— Start of SUPPLIED MATERIAL —

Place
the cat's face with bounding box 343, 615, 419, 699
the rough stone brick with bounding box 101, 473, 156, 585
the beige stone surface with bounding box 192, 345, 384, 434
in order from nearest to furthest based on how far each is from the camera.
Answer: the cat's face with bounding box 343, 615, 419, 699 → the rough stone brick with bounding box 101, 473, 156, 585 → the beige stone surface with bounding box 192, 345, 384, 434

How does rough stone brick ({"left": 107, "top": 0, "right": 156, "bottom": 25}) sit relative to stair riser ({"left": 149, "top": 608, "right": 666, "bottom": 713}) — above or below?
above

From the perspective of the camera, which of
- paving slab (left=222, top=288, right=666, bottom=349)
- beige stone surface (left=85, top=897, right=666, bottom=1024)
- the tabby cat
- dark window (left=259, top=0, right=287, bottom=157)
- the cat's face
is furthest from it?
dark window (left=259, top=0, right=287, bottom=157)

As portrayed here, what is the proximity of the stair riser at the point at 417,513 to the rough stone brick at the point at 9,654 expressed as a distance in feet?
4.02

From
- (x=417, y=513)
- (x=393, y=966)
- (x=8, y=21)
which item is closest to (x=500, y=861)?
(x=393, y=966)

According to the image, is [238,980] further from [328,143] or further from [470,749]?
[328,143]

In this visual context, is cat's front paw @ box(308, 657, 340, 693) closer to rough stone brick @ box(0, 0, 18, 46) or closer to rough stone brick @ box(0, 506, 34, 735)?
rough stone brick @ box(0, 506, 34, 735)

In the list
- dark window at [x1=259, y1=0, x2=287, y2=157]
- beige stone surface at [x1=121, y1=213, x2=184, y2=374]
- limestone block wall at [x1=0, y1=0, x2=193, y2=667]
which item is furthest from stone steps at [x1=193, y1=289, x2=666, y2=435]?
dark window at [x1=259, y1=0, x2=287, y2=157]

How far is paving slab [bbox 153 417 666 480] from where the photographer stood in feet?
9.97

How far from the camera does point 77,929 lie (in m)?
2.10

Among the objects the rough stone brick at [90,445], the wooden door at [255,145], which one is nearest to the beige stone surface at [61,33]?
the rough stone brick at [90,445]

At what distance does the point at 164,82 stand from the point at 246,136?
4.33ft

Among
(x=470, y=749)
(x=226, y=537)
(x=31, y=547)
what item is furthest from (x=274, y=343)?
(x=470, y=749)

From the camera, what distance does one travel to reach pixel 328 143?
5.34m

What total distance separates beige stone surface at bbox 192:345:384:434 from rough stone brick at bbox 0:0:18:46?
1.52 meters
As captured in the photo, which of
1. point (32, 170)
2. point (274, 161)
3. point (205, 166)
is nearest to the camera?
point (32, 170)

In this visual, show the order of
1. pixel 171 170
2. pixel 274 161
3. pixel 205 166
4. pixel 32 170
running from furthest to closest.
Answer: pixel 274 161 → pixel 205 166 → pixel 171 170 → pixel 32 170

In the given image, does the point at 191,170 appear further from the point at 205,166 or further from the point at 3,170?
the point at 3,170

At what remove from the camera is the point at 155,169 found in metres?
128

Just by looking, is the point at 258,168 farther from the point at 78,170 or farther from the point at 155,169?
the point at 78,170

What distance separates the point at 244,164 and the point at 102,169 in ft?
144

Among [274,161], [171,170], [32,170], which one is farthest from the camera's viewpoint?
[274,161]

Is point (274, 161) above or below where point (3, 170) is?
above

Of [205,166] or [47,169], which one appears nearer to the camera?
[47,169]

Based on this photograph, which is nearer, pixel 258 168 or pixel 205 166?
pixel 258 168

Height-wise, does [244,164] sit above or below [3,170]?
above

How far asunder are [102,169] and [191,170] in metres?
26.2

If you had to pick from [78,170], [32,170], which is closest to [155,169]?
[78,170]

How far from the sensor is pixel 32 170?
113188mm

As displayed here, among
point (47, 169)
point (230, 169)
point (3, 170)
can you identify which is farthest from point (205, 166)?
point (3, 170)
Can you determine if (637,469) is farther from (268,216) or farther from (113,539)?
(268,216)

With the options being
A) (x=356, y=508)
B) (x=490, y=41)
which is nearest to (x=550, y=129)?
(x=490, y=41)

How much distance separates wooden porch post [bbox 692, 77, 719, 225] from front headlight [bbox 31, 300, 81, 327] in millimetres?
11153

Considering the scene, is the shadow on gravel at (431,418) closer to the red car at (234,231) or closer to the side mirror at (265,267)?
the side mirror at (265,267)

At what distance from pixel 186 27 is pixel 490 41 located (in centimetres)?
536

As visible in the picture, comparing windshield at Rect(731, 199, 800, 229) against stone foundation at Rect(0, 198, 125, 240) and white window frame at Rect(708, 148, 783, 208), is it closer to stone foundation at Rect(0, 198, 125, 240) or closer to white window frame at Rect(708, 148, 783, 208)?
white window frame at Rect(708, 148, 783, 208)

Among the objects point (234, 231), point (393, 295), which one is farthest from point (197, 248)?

— End of SUPPLIED MATERIAL —

> PROBLEM DESCRIPTION
Format the stretch from the line containing "What distance separates" through the end of the data above as a numbered list, leaving out blank lines.

> TASK ANSWER
1. What distance separates the point at 244,164 and the point at 102,169 in ft?
2. 144
3. Among [274,161], [171,170], [32,170], which one is farthest from the camera's viewpoint?
4. [274,161]
5. Is point (274, 161) above or below where point (3, 170) is?
6. above
7. Of [205,166] or [47,169], which one appears nearer to the camera?
8. [47,169]
9. Based on this photograph, which is nearer, pixel 258 168 or pixel 205 166?
10. pixel 258 168
11. Height-wise, does [244,164] sit above or below [3,170]?
12. above
13. How far asunder are [102,169] and [191,170] in metres?
14. 26.2
15. If you had to pick from [78,170], [32,170], which is closest to [155,169]?
16. [78,170]
17. How far from the sensor is pixel 32 170?
18. 113188mm
19. As displayed here, among
20. point (47, 169)
21. point (230, 169)
22. point (3, 170)
23. can you identify which is farthest from point (205, 166)?
24. point (3, 170)
25. Can you determine if (637,469) is farther from (268,216) or farther from (113,539)?
26. (268,216)
27. With the options being
28. A) (x=356, y=508)
29. B) (x=490, y=41)
30. which is nearest to (x=550, y=129)?
31. (x=490, y=41)
32. How much distance separates wooden porch post [bbox 692, 77, 719, 225] from front headlight [bbox 31, 300, 81, 327] in millimetres?
33. 11153
34. Considering the scene, is the shadow on gravel at (431,418) closer to the red car at (234,231) or closer to the side mirror at (265,267)?
35. the side mirror at (265,267)
36. At what distance from pixel 186 27 is pixel 490 41 located (in centimetres)?
37. 536
38. As visible in the picture, comparing windshield at Rect(731, 199, 800, 229) against stone foundation at Rect(0, 198, 125, 240) and white window frame at Rect(708, 148, 783, 208), is it closer to stone foundation at Rect(0, 198, 125, 240) or closer to white window frame at Rect(708, 148, 783, 208)?
39. white window frame at Rect(708, 148, 783, 208)
40. Among the objects point (234, 231), point (393, 295), which one is farthest from point (197, 248)?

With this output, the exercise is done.